Ce communiqué porte sur le programme de coopération sino-kirghize de la période 2004-2014. Ce programme ambitieux vise à un développement stable des relations bilatérales entre la Chine et le Kirghizstan tout en cherchant à établir des avantages réciproques entre les deux pays.

Le règlement de la délicate question du tracé de la frontière commune aux deux pays, longue de 1.100 km, fait partie des accords qui ont été signés. En effet, la question de la frontière sino-kirghize est un sujet récurrent de tensions entre les deux pays. En 2002, la cession à la Chine d'un territoire frontalier de 90.000 km2 (soit le 5ème du territoire français) avait donné lieu à de vives protestations au Kirghizstan de la part de l'opposition..

En ce qui concerne le problème des Ouïghours, la Chine a pu compter sur la coopération du Kirghizstan dans la lutte contre le mouvement séparatiste de ces musulmans turcophones de la région du Xinjiang (extrême-ouest de la Chine), combattu par Pékin. Les deux pays ont signé en décembre dernier un accord antiterroriste. M. Wen a insisté lors de sa visite à Bichkek sur les efforts à développer dans ce sens. En 2003, les relations entre les pays voisins s'étaient assombries quand un car chinois assurant la liaison Bichkek-Kashgar (ville du Xinjiang) avait été incendié en territoire kirghize, entraînant la mort des 21 occupants, dont 19 ressortissants chinois. Pékin y avait vu la main des résistants ouighours et avait déploré le manque de fermeté et de rapidité des autorités kirghizes dans la recherche des coupables.

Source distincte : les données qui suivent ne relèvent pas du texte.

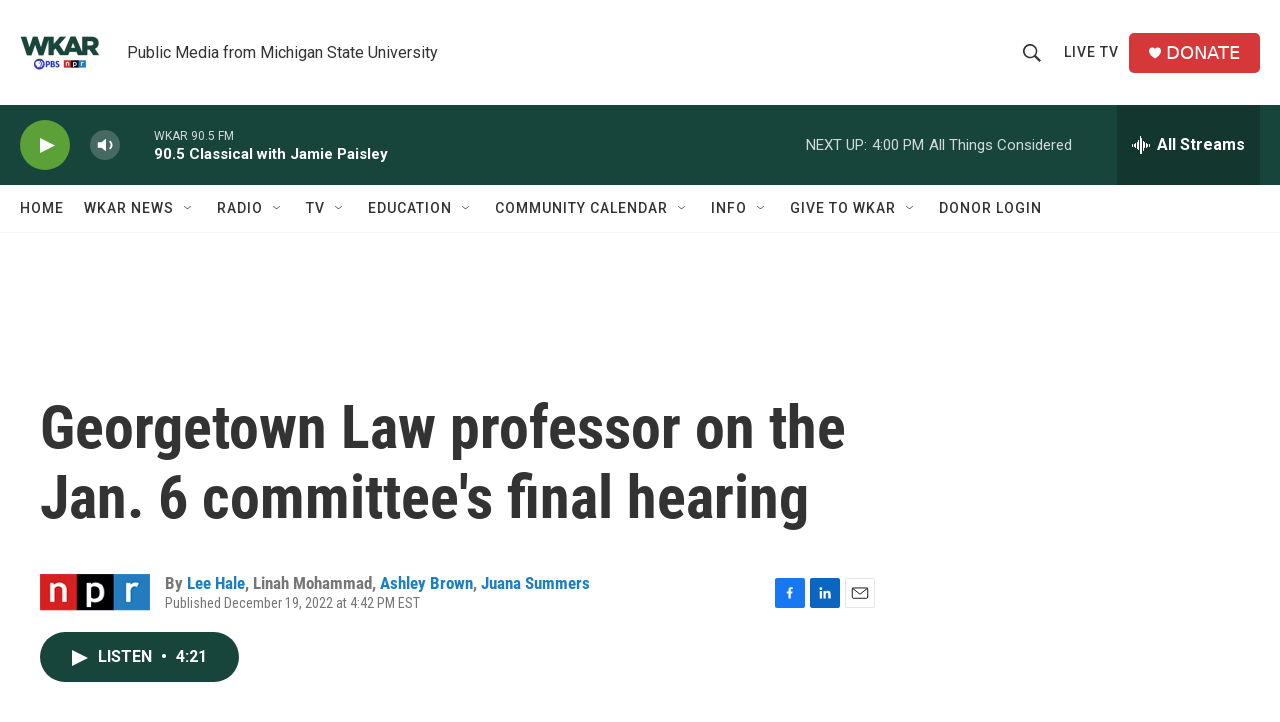

--- FILE ---
content_type: text/html; charset=utf-8
request_url: https://www.google.com/recaptcha/api2/aframe
body_size: 268
content:
<!DOCTYPE HTML><html><head><meta http-equiv="content-type" content="text/html; charset=UTF-8"></head><body><script nonce="48b67hUzfBVEUyjIsovbmA">/** Anti-fraud and anti-abuse applications only. See google.com/recaptcha */ try{var clients={'sodar':'https://pagead2.googlesyndication.com/pagead/sodar?'};window.addEventListener("message",function(a){try{if(a.source===window.parent){var b=JSON.parse(a.data);var c=clients[b['id']];if(c){var d=document.createElement('img');d.src=c+b['params']+'&rc='+(localStorage.getItem("rc::a")?sessionStorage.getItem("rc::b"):"");window.document.body.appendChild(d);sessionStorage.setItem("rc::e",parseInt(sessionStorage.getItem("rc::e")||0)+1);localStorage.setItem("rc::h",'1769027913531');}}}catch(b){}});window.parent.postMessage("_grecaptcha_ready", "*");}catch(b){}</script></body></html>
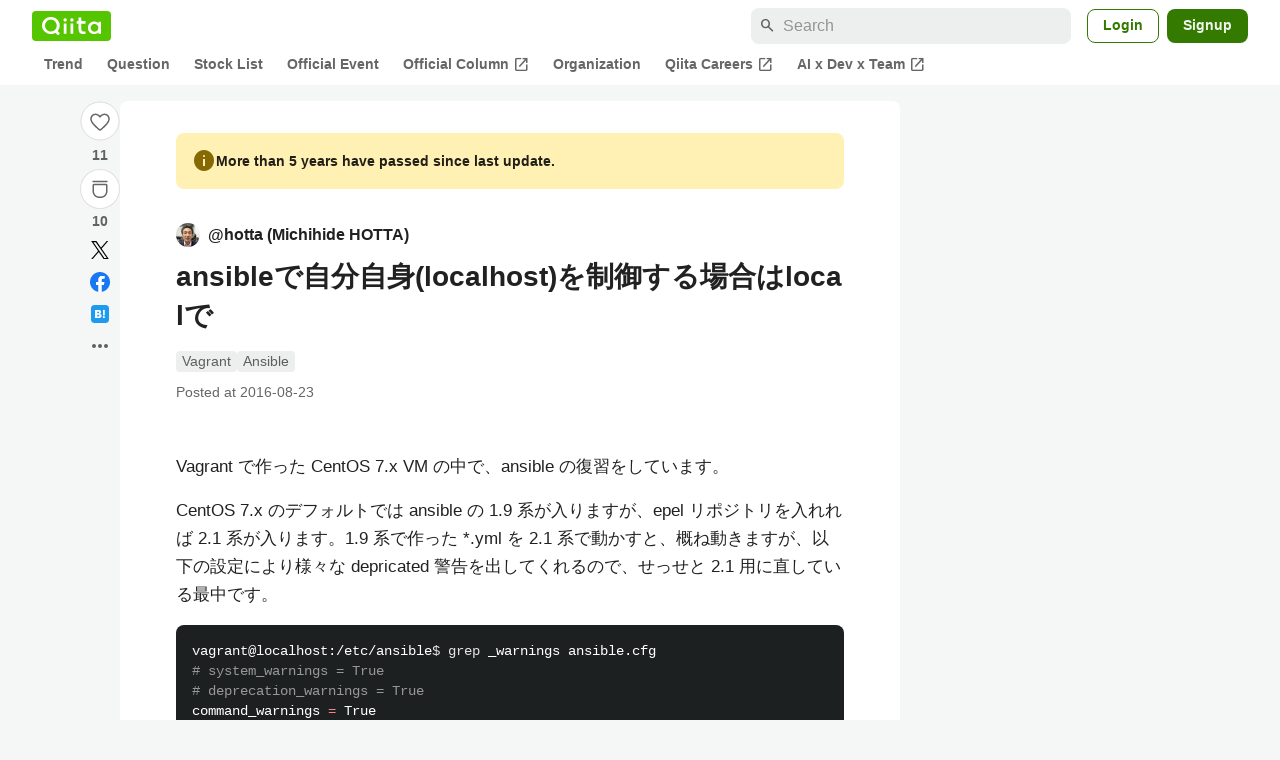

--- FILE ---
content_type: application/javascript; charset=utf-8
request_url: https://fundingchoicesmessages.google.com/f/AGSKWxV5JltUPDu7bZ7Kh04owIb-IzASsRLoxspqpmpD4KCYGc_5JYoUxymacJh3tfBLUiwZvdWOQvw7NLM-jf3fKQ7K6hn-a9w0HDOKN1st1uweBfgm1pG1g4XsSIXJxRkqf67YQpImBH_q-W_znX5v-4sEwYBBNH3W3I0UBAybc7yQte1wjjM4bLZCDnQt/_/cgi-bin/ads_/adblock.gif?/ads_config./adsterra./pc/ads.
body_size: -1290
content:
window['4eb83b95-8ae7-46fc-8734-b2554bad6fb7'] = true;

Les deux hommes ont également discuté de l'état d'avancement d'un projet de construction d'une liaison ferroviaire entre l'ouest de la Chine et l'Ouzbékistan, via le Kirghizstan. La Chine, pour le moment, a réalisé la portion de ligne menant jusqu'à la frontière kirghize. Reste à régler la question de la traversée du territoire kirghiz, zone de montagne qui nécessite d'importants travaux d'infrastructure et que le pays n'a pas les moyens financiers de mener à bien tout seul. La Chine s'est proposée de participer au financement du chantier, mais se pose le délicat problème de la proportion d'ouvriers chinois et kirghizes affectée aux travaux. Le Kirghizstan a le souci, à la fois, de faire travailler ses propres ressortissants et de contenir le nombre de citoyens chinois présents sur son sol (environ 100.000 pour le moment), craignant qu'ils restent dans le pays après la fin du chantier.